§ What is expected
Copy out each of the records below without changing a single character.

§ Records for the task
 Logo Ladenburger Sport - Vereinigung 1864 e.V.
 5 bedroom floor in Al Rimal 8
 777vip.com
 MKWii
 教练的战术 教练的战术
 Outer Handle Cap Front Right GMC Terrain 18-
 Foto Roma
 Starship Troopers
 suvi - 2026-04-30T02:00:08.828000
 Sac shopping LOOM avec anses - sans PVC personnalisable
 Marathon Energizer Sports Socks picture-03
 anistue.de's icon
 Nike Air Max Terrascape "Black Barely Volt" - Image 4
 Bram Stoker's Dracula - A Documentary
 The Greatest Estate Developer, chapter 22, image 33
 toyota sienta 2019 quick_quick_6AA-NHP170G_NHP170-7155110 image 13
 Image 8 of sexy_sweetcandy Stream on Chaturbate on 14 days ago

§ Completed task
 Logo Ladenburger Sport - Vereinigung 1864 e.V.
 5 bedroom floor in Al Rimal 8
 777vip.com
 MKWii
 教练的战术 教练的战术
 Outer Handle Cap Front Right GMC Terrain 18-
 Foto Roma
 Starship Troopers
 suvi - 2026-04-30T02:00:08.828000
 Sac shopping LOOM avec anses - sans PVC personnalisable
 Marathon Energizer Sports Socks picture-03
 anistue.de's icon
 Nike Air Max Terrascape "Black Barely Volt" - Image 4
 Bram Stoker's Dracula - A Documentary
 The Greatest Estate Developer, chapter 22, image 33
 toyota sienta 2019 quick_quick_6AA-NHP170G_NHP170-7155110 image 13
 Image 8 of sexy_sweetcandy Stream on Chaturbate on 14 days ago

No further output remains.